** Start Listed records **

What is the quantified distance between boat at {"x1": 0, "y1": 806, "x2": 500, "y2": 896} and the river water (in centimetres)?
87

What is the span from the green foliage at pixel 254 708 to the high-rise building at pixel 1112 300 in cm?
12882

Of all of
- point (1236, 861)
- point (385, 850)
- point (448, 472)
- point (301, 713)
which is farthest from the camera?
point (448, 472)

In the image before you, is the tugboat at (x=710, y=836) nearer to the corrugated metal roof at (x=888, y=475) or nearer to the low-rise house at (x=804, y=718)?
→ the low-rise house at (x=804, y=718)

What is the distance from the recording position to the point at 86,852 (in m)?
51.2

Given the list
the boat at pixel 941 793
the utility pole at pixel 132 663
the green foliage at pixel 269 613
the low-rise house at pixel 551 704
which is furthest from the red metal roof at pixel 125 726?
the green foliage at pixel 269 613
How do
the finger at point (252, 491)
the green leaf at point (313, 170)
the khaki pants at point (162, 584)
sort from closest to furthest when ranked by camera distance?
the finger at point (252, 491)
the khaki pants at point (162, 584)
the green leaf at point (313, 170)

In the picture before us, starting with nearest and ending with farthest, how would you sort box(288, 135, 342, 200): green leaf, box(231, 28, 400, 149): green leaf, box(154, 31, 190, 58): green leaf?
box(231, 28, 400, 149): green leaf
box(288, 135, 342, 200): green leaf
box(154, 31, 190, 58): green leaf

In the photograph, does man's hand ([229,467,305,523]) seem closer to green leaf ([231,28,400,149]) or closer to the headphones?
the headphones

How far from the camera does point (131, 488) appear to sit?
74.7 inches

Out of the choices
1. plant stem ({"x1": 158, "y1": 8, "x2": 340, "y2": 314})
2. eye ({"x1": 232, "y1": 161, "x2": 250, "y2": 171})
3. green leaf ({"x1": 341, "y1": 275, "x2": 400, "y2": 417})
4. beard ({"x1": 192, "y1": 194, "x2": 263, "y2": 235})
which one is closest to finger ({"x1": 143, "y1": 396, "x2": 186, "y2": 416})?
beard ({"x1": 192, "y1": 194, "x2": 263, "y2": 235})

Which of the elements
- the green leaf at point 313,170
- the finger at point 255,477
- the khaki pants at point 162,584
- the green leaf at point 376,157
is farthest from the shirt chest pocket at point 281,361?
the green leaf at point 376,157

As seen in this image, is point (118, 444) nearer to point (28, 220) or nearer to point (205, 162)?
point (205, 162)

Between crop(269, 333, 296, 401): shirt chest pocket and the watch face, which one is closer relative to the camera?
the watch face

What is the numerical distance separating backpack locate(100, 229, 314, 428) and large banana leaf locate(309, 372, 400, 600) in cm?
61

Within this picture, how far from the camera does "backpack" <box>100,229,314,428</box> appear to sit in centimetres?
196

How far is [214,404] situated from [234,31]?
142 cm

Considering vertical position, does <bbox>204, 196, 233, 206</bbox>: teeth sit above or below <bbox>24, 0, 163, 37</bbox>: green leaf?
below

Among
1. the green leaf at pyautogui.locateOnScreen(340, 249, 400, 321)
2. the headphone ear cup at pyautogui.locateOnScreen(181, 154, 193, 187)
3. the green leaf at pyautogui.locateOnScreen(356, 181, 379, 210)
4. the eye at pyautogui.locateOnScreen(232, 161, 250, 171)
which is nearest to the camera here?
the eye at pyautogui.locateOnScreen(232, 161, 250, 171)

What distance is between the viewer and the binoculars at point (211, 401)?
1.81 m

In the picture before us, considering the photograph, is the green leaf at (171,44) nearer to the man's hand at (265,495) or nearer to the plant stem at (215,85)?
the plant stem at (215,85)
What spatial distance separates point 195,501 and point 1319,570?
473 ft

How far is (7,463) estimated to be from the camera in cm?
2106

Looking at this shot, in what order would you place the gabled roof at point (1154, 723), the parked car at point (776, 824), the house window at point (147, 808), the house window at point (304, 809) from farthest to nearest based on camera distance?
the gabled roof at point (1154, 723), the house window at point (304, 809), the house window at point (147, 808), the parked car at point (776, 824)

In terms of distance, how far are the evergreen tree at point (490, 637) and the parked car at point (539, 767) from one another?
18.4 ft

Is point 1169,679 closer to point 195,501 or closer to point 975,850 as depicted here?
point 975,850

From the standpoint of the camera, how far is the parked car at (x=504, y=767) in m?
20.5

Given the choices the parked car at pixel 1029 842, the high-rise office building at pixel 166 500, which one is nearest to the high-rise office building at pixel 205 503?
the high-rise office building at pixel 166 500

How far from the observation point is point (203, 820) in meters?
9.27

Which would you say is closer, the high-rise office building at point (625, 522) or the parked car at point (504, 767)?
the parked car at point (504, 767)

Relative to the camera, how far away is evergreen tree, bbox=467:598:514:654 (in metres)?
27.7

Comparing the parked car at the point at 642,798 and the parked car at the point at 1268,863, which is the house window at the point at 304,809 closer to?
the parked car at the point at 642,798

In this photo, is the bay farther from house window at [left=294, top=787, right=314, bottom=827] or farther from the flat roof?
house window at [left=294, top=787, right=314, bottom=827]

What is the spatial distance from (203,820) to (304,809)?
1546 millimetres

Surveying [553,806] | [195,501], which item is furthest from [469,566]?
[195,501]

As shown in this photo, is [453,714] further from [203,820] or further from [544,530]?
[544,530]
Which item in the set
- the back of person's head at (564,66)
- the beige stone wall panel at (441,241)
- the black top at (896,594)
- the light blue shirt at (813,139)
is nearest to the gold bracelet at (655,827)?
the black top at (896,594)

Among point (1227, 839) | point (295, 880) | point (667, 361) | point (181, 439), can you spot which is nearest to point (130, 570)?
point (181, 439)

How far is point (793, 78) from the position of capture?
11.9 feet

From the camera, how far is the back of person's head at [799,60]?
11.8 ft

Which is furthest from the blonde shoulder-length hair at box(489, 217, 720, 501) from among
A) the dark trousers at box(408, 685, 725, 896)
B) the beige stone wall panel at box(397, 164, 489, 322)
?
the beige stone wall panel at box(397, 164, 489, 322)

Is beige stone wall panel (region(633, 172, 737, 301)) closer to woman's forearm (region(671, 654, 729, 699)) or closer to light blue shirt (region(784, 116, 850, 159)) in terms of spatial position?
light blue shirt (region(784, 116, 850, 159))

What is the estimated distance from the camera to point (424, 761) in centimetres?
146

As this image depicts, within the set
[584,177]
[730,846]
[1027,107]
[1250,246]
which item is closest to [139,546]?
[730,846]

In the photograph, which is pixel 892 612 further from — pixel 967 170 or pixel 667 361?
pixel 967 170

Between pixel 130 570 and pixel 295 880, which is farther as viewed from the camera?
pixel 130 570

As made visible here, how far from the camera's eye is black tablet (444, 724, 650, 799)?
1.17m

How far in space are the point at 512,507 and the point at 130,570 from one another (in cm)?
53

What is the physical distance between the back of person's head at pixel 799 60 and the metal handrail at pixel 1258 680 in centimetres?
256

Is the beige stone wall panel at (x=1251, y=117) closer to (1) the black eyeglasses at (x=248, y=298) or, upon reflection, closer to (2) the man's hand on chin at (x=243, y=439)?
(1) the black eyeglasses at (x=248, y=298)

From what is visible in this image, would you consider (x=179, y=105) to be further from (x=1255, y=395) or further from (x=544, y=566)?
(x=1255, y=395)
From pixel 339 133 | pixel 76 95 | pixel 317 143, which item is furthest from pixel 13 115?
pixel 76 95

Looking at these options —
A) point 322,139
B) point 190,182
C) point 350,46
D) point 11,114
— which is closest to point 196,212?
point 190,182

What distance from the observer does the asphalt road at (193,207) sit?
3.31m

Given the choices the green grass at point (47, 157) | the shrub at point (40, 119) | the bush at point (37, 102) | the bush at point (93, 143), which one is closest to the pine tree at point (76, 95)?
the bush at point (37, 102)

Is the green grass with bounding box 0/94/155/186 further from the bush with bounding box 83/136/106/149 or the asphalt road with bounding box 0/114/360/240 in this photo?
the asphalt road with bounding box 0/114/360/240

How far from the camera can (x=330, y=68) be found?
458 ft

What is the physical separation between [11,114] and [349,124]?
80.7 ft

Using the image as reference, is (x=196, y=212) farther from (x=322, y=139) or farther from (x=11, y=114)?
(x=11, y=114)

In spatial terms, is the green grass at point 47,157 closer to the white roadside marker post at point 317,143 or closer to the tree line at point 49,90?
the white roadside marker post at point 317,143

** End Listed records **

Please give the items again from the line that has "How far from the observation" through the line that has "1546 millimetres", with "evergreen tree" swapped for "pine tree" and everything else left as it is.

How far from the observation point is point (203, 820) in meters?
9.27

Which would you say is closer, the high-rise office building at point (625, 522) or the parked car at point (504, 767)?
the parked car at point (504, 767)

Relative to the camera, how far away is pine tree, bbox=467:598:514:654 (in metres)?
27.7

Comparing the parked car at the point at 642,798 and the parked car at the point at 1268,863, which is the house window at the point at 304,809 closer to?
the parked car at the point at 642,798

In this photo, is the bay farther from house window at [left=294, top=787, right=314, bottom=827] or farther from the flat roof?
house window at [left=294, top=787, right=314, bottom=827]

What is the spatial distance from (203,820) to (304,809)?
1546 millimetres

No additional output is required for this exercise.